The re-design of problem molecules is facilitated by the Admensa Interactive Glowing Molecule’s ability to help the user visualize the relationships between compound structure and properties across multiple dimensions.
BioFocus DPI is also launching the Auto-Modeler component of Admensa Interactive. This user-friendly program can generate validated predictive models by applying multiple modeling techniques to in vitro or in vivo experimental data. By using this program, models built at a team or company level can be shared internally for application to compound selection and the design of new chemistries.
As more experimental results are generated internally, these flexible models can be improved to reflect the evolution of the data source. For non-computational scientists, Auto-Modeler can automate the process of training, validating and testing models and can provide expert users the capability to hand-tune descriptors and model-building parameters.
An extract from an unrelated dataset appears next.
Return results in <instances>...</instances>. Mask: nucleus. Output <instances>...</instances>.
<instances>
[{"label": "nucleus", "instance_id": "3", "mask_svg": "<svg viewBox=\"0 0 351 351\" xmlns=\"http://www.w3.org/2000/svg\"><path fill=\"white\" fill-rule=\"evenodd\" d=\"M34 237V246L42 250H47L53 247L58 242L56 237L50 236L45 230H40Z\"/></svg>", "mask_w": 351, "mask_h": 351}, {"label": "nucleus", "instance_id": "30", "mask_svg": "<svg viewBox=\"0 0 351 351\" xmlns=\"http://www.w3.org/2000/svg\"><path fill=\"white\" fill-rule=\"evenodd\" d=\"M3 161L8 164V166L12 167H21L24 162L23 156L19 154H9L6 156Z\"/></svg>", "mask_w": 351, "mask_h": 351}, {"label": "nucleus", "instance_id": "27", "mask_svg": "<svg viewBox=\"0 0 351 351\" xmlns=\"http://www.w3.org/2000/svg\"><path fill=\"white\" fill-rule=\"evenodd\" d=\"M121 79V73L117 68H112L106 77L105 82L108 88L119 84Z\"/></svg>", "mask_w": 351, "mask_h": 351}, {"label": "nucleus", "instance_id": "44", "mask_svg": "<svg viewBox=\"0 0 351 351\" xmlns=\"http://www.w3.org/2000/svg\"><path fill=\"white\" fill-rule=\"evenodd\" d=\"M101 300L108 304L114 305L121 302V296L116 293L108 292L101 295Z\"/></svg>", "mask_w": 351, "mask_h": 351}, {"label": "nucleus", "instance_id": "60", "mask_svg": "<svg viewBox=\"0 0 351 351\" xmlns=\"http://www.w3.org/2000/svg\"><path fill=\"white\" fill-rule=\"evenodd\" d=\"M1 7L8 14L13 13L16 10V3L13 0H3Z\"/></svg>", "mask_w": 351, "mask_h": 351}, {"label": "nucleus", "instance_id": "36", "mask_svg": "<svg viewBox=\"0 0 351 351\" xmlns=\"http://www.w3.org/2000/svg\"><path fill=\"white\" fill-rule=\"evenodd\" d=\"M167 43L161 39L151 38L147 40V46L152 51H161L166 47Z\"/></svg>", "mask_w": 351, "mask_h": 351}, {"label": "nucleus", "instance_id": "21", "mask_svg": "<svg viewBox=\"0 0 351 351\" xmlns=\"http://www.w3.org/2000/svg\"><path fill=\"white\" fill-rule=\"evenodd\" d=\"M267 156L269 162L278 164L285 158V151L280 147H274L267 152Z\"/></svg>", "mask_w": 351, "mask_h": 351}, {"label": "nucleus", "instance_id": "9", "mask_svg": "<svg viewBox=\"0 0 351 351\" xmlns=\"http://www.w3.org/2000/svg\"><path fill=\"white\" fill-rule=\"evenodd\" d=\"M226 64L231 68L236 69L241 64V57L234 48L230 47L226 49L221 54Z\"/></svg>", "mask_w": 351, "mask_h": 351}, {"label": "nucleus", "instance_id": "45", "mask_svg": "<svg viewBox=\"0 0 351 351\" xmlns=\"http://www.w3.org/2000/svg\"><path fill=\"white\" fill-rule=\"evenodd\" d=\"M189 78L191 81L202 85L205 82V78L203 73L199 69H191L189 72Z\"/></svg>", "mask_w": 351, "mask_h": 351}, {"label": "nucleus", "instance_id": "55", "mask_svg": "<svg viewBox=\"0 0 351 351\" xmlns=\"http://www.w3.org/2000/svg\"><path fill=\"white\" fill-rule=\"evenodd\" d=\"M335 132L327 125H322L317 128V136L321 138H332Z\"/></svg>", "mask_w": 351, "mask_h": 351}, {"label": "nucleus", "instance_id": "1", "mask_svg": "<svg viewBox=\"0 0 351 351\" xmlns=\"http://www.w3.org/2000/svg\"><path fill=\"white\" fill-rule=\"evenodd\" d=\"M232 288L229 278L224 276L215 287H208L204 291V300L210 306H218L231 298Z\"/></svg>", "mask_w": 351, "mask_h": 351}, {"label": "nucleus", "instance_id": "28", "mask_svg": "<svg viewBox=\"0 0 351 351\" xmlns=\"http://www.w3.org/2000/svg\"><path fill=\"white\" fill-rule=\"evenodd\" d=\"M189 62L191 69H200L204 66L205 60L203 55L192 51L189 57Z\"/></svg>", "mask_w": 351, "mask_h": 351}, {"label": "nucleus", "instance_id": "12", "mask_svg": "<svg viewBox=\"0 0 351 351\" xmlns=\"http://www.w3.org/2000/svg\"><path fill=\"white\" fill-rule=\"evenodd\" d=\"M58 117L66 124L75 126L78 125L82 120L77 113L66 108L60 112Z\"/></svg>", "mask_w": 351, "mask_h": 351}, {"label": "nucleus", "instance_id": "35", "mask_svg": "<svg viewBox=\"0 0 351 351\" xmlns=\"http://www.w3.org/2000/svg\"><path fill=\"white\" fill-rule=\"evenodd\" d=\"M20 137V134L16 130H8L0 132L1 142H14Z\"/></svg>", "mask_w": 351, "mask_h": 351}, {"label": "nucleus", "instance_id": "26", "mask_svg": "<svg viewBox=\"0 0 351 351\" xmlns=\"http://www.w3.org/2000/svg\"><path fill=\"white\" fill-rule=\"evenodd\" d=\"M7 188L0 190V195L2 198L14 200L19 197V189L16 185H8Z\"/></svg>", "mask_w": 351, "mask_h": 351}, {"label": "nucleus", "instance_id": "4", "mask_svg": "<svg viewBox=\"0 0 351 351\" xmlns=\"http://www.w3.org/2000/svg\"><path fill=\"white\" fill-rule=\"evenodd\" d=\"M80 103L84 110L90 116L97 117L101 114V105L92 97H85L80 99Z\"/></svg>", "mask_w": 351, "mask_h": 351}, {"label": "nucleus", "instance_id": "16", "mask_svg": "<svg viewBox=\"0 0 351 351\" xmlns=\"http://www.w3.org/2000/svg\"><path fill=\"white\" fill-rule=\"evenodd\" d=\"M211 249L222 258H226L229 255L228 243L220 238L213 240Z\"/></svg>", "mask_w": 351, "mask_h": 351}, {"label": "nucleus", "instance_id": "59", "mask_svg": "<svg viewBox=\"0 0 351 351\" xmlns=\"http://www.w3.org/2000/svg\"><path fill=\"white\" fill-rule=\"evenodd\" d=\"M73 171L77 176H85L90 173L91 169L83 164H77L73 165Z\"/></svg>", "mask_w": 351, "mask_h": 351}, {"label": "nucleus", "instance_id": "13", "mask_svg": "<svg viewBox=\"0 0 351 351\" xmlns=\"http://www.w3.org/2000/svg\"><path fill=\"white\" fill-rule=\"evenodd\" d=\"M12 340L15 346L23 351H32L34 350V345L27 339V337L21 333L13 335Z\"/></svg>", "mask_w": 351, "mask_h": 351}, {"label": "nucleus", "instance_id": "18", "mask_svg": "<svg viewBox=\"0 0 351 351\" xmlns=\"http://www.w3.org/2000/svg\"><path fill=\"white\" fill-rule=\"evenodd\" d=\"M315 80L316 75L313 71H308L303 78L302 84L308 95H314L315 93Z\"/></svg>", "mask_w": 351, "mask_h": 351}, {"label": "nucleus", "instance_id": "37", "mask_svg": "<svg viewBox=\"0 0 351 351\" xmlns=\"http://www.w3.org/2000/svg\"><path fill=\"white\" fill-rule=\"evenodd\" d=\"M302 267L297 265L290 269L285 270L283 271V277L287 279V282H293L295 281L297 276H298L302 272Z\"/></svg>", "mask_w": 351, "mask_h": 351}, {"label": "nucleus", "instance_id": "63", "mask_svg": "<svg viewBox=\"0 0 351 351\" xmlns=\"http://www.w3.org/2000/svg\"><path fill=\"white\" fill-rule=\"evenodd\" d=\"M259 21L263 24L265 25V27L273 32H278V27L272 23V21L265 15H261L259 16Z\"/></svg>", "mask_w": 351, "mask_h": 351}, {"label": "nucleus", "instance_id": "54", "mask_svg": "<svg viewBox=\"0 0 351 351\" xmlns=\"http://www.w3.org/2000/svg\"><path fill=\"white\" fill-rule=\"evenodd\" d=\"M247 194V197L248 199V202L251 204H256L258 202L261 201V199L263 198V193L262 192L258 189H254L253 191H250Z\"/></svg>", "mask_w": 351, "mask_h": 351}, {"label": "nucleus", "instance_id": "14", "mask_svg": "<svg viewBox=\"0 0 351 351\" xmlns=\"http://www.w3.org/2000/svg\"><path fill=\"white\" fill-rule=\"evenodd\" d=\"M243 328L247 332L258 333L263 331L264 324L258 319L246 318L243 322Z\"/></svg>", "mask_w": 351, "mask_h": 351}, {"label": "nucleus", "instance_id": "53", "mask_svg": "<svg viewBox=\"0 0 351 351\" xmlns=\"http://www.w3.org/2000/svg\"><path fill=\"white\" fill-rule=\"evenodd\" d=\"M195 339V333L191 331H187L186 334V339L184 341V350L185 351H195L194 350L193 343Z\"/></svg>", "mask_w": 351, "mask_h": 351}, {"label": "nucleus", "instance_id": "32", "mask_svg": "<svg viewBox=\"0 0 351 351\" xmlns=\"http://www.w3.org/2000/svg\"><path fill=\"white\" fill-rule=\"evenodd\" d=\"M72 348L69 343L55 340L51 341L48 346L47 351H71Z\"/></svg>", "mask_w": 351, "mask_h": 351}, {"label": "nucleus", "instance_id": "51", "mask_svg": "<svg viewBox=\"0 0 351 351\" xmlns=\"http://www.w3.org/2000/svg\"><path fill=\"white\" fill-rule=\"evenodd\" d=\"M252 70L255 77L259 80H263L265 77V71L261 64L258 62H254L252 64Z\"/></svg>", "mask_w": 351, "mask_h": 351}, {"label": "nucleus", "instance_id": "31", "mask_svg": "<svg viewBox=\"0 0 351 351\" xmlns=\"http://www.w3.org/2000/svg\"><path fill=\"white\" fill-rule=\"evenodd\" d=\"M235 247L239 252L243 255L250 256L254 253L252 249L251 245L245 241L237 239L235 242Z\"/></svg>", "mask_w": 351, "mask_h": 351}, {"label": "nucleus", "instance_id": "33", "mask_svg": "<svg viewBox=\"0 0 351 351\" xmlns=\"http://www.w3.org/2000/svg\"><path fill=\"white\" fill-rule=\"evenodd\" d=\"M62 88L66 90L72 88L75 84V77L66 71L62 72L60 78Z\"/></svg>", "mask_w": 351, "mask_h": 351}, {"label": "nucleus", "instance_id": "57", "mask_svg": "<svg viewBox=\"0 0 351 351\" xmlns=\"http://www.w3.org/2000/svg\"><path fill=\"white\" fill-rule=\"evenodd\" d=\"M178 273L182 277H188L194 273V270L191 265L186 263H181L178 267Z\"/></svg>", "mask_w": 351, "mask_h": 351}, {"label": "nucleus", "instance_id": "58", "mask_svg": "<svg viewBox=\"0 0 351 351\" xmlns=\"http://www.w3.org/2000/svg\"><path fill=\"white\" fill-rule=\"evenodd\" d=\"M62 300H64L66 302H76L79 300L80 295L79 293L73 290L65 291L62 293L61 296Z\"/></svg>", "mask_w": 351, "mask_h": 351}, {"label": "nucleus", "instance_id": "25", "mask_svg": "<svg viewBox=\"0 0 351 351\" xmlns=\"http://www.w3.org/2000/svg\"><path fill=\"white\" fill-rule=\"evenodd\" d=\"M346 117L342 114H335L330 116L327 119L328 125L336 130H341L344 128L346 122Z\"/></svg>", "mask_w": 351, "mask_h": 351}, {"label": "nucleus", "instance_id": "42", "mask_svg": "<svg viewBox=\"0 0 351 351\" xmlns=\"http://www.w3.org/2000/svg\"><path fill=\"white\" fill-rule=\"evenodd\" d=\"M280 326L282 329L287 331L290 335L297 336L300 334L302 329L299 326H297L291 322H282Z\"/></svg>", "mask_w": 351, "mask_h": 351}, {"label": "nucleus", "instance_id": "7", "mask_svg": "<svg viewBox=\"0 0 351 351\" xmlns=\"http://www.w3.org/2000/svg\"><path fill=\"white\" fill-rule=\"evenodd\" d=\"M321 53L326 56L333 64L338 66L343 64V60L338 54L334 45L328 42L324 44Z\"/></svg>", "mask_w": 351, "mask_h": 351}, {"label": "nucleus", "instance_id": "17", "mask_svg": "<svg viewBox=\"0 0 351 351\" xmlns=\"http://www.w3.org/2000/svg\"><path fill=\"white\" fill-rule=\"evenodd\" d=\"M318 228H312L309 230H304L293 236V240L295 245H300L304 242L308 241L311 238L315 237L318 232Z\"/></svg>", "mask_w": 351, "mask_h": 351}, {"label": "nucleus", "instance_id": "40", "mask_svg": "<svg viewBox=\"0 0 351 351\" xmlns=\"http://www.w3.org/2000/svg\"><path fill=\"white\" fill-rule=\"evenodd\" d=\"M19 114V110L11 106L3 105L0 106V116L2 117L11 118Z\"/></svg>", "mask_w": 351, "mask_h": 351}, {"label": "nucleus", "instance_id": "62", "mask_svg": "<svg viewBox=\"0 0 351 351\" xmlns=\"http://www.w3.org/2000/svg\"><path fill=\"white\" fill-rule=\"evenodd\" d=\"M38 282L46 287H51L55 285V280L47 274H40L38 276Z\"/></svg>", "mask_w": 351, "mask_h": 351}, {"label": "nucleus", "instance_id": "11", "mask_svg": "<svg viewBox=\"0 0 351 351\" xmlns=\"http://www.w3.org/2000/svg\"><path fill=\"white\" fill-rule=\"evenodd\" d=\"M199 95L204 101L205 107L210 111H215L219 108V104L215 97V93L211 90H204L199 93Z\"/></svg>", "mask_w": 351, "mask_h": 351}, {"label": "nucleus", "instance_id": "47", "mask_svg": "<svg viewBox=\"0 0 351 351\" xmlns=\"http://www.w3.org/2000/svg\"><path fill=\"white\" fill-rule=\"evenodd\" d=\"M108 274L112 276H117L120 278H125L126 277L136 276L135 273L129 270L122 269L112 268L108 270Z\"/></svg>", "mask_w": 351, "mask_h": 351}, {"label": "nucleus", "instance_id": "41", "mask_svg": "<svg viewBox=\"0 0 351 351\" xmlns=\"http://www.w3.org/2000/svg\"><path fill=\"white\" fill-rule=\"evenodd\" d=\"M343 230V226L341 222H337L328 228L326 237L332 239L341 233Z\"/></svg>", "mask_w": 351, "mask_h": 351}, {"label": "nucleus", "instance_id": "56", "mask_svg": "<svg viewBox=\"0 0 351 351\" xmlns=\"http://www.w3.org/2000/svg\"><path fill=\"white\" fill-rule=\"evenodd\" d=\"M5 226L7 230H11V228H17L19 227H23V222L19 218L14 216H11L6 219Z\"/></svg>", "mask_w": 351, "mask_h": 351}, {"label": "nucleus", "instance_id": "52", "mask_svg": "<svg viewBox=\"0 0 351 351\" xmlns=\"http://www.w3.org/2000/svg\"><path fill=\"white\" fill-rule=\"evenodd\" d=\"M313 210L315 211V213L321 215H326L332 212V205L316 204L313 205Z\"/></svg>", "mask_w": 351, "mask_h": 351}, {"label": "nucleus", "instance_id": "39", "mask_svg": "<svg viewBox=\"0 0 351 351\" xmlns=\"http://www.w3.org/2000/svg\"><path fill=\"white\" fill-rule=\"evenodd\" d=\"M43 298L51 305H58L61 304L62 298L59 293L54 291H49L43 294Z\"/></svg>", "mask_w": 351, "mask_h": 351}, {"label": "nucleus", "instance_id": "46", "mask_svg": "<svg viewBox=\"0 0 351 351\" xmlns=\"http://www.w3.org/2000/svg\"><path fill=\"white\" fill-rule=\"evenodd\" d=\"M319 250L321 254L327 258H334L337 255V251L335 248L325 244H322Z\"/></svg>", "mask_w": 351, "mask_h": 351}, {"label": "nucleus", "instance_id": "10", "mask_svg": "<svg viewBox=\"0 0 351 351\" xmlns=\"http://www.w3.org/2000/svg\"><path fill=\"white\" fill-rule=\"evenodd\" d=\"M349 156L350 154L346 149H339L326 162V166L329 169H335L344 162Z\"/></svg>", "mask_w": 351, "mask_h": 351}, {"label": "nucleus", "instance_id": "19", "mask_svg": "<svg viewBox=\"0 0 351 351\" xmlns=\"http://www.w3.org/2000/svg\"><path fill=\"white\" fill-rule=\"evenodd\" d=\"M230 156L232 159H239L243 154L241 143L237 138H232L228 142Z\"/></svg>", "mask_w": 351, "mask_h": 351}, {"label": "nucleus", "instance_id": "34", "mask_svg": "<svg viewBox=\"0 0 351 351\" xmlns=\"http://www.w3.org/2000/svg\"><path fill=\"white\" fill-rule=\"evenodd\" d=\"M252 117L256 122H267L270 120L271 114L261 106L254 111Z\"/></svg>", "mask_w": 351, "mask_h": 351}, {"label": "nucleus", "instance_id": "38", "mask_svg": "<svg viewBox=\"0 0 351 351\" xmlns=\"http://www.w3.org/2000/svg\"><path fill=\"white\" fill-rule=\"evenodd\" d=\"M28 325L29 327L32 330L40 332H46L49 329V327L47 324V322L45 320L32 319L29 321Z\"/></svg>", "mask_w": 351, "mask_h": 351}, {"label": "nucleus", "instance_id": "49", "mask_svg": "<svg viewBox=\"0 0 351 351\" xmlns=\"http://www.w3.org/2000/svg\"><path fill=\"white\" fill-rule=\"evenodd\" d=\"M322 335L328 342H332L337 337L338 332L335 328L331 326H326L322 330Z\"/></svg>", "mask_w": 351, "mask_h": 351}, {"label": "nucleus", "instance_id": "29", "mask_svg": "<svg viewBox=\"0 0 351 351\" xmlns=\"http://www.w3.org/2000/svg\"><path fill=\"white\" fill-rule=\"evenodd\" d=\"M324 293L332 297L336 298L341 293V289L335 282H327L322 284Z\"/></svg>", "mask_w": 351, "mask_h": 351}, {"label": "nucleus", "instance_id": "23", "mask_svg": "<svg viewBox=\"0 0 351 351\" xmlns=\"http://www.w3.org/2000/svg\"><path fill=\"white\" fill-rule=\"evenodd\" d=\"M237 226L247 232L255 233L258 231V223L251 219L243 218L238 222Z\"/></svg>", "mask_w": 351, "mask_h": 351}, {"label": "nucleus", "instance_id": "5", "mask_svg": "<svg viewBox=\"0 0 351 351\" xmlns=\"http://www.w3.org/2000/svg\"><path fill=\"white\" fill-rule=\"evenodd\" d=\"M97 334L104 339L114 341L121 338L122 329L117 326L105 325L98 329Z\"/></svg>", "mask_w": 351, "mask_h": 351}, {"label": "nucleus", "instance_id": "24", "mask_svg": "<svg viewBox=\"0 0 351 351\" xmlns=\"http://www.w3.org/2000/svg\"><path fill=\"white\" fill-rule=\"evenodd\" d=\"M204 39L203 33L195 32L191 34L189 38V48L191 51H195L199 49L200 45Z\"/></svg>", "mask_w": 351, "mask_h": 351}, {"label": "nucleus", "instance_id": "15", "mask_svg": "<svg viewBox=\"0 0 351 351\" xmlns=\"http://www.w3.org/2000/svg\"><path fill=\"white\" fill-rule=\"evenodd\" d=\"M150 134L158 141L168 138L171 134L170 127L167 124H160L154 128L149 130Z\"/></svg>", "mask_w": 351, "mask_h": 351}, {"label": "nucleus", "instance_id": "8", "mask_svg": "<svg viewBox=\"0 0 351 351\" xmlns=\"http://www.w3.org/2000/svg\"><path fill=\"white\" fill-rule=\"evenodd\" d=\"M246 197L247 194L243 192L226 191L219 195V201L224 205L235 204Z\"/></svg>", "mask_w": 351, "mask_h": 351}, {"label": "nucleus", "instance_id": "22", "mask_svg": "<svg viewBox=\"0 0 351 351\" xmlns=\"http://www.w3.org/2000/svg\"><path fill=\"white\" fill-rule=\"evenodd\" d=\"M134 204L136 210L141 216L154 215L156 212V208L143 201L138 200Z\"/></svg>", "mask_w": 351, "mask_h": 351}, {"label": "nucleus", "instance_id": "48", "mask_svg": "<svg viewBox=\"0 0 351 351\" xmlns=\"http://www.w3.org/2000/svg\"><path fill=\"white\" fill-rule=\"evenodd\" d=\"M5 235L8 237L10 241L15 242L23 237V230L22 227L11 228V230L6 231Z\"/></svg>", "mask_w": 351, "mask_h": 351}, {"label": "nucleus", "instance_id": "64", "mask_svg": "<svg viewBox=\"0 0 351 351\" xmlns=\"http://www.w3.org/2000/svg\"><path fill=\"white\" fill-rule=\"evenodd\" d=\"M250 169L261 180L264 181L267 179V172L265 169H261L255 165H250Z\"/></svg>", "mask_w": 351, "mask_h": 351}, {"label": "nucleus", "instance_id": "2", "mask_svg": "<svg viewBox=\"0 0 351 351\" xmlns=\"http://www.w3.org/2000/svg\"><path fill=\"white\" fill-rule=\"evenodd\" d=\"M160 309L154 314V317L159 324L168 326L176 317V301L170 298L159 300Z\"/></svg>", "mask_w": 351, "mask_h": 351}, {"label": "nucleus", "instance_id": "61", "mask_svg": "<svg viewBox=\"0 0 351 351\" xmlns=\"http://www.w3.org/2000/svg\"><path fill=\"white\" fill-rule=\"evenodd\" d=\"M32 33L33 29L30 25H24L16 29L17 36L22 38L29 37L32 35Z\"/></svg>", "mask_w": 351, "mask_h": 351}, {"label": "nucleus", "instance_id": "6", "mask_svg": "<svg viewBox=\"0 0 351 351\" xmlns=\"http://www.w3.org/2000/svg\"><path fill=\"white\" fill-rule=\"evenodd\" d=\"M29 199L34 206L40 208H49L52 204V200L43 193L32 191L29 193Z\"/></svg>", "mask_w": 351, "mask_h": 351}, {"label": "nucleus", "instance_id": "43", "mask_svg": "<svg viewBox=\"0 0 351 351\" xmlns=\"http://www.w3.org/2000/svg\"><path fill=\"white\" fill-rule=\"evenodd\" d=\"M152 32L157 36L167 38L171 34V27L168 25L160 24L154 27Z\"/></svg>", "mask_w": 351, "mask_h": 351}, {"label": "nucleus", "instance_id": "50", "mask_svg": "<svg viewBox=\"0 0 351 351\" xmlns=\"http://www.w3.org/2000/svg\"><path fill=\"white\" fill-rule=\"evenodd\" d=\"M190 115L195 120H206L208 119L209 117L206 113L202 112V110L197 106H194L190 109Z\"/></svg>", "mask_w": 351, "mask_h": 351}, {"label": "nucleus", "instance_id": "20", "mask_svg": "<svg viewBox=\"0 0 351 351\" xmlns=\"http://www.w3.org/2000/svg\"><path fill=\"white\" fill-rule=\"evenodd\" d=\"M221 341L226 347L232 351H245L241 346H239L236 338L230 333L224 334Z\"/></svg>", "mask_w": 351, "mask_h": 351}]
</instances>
The models generated with Auto-Modeler also benefit from the Glowing Molecule visualization tool - allowing users to make the link between a molecule’s structure and inherent ADME characteristics by highlighting problematic functionalities and guiding improvements in properties.
“As the productivity of drug discovery continues to fall, the only way to reverse the trend is to efficiently design better molecules, not simply filter out compounds with poor properties,” said Matt Segall, Senior Director ADMET at BioFocus DPI.
Segall continued, “This reinforces the critical need for computational tools which enable researchers to recognize problem regions and learn from experimental data to generate molecules with the required balance of properties.”